Depuis quelques mois maintenant, j’ai commencé à me parler à voix haute, seule chez moi. Je ne sais pas expliquer pourquoi, mais je sens que de me parler ainsi contribue à mon bien-être et aide mon cerveau. Pour nourrir le repos et l'autocompassion en moi, je me traite avec plus de douceur...


Mes petites phrases clés

"c’est assez pour aujourd’hui…tu en as assez fait."
"je suis contente (fière, heureuse, etc. ) de ce que j’ai pu accomplir. Le reste attendra" 
"je m’en garde pour demain ou après-demain"
"je reprends ça une autre fois"
"wow tu es bonne, tu t'es arrêtée à temps pour te reposer"
"hey body, comment ça se passe pour toi? As-tu besoin d’une petite pause? "

Comme je suis grand-mère, j’utilise même mon titre pour me parler : 

"ok mamie, là on s’arrête un peu"
"hey mamie, as-tu besoin d’une petite collation?"
"mamie a besoin de repos, là tout de suite"
etc....


Mes constats:  

-il y aura toujours quelque chose à faire, à ranger, nettoyer, etc. Ça ne manquera JAMAIS. Alors, j’arrête. Là, maintenant. 
-Parfois, j'ai un mental hyperactif, et un corps qui « processe » les douleurs et inconforts dus à la maladie. Que se passe-t-il dans ton corps aujourd’hui?
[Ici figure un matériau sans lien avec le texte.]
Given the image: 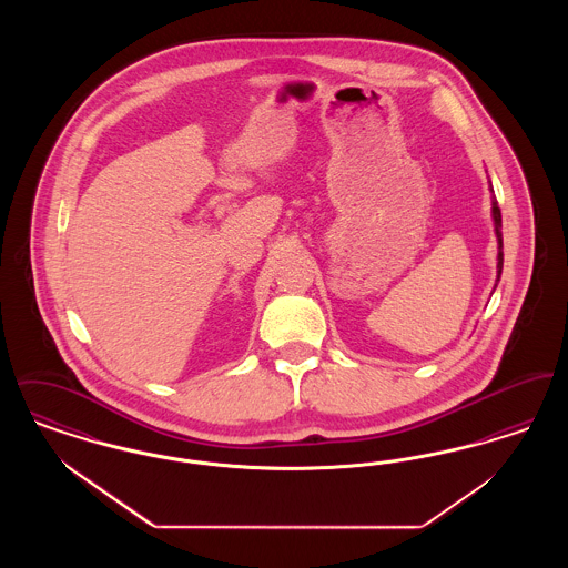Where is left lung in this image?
<instances>
[{
    "label": "left lung",
    "instance_id": "obj_1",
    "mask_svg": "<svg viewBox=\"0 0 568 568\" xmlns=\"http://www.w3.org/2000/svg\"><path fill=\"white\" fill-rule=\"evenodd\" d=\"M491 213H494V223H496V236H498V243L503 248V239H500V227H503V216H500V209L496 202H491ZM503 272V253H498V274Z\"/></svg>",
    "mask_w": 568,
    "mask_h": 568
}]
</instances>
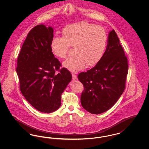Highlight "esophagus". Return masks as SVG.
Wrapping results in <instances>:
<instances>
[{
    "mask_svg": "<svg viewBox=\"0 0 149 149\" xmlns=\"http://www.w3.org/2000/svg\"><path fill=\"white\" fill-rule=\"evenodd\" d=\"M72 79L73 80H77V75L75 74H74V73H72Z\"/></svg>",
    "mask_w": 149,
    "mask_h": 149,
    "instance_id": "34e87169",
    "label": "esophagus"
}]
</instances>
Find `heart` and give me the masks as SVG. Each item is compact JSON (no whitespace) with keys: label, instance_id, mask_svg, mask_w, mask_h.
<instances>
[{"label":"heart","instance_id":"heart-1","mask_svg":"<svg viewBox=\"0 0 149 149\" xmlns=\"http://www.w3.org/2000/svg\"><path fill=\"white\" fill-rule=\"evenodd\" d=\"M63 37H54L50 43L54 56L65 58L69 46L74 47L75 56L63 63L64 68L72 72H77L85 66H94L103 56L107 42L104 29L86 22H79L65 26L62 29Z\"/></svg>","mask_w":149,"mask_h":149}]
</instances>
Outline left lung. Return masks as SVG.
<instances>
[{"label":"left lung","mask_w":149,"mask_h":149,"mask_svg":"<svg viewBox=\"0 0 149 149\" xmlns=\"http://www.w3.org/2000/svg\"><path fill=\"white\" fill-rule=\"evenodd\" d=\"M128 69L127 58L113 29L108 34L101 60L91 69L78 75L84 88L80 100L85 110L98 114L113 106L125 90Z\"/></svg>","instance_id":"left-lung-1"}]
</instances>
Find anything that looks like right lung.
Segmentation results:
<instances>
[{
	"label": "right lung",
	"instance_id": "obj_1",
	"mask_svg": "<svg viewBox=\"0 0 149 149\" xmlns=\"http://www.w3.org/2000/svg\"><path fill=\"white\" fill-rule=\"evenodd\" d=\"M53 33L51 27L44 24L32 29L22 45L16 69L23 95L37 110L47 113L61 106V94L72 79L70 71L60 69L61 63L52 53Z\"/></svg>",
	"mask_w": 149,
	"mask_h": 149
}]
</instances>
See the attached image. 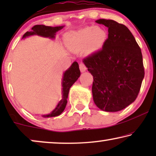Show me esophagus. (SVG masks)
I'll return each mask as SVG.
<instances>
[{
  "label": "esophagus",
  "instance_id": "obj_1",
  "mask_svg": "<svg viewBox=\"0 0 156 156\" xmlns=\"http://www.w3.org/2000/svg\"><path fill=\"white\" fill-rule=\"evenodd\" d=\"M80 71L82 72H85V71H86V69H87L86 66H85V65L82 62H81L80 64Z\"/></svg>",
  "mask_w": 156,
  "mask_h": 156
}]
</instances>
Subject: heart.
Listing matches in <instances>:
<instances>
[{
    "mask_svg": "<svg viewBox=\"0 0 156 156\" xmlns=\"http://www.w3.org/2000/svg\"><path fill=\"white\" fill-rule=\"evenodd\" d=\"M106 39V31L99 27H87L68 34L70 45L75 49H82L87 45L89 50H98Z\"/></svg>",
    "mask_w": 156,
    "mask_h": 156,
    "instance_id": "obj_1",
    "label": "heart"
}]
</instances>
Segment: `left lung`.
Segmentation results:
<instances>
[{"label": "left lung", "instance_id": "1", "mask_svg": "<svg viewBox=\"0 0 156 156\" xmlns=\"http://www.w3.org/2000/svg\"><path fill=\"white\" fill-rule=\"evenodd\" d=\"M108 27L101 50L83 59L93 76L94 101L105 112H119L135 101L144 77L140 47L129 28L113 20L99 19Z\"/></svg>", "mask_w": 156, "mask_h": 156}]
</instances>
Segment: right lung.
<instances>
[{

Ok, aujourd'hui, on ne fait rien. Je me chouchoute, en toute douceur.
-j’ai encore des réactions de type enchainement, qui m’emmène loin des besoins de mon corps. À surveiller 
-Rester branchée sur ce qui se passe dans mon corps: je suis à son service, et non pas l'inverse. 

Ma relation avec le repos est plus apaisée maintenant. Reste que je surveille les  enchainements, surtout lorsque le plaisir est au rendez-vous. Elle est loin d'être parfaite, et j'y travaille chaque jour. J'approfondie actuellement l'autocompassion par des lectures dont je vous parlerai plus avant prochainement. 


Et vous, comment est votre relation face au repos?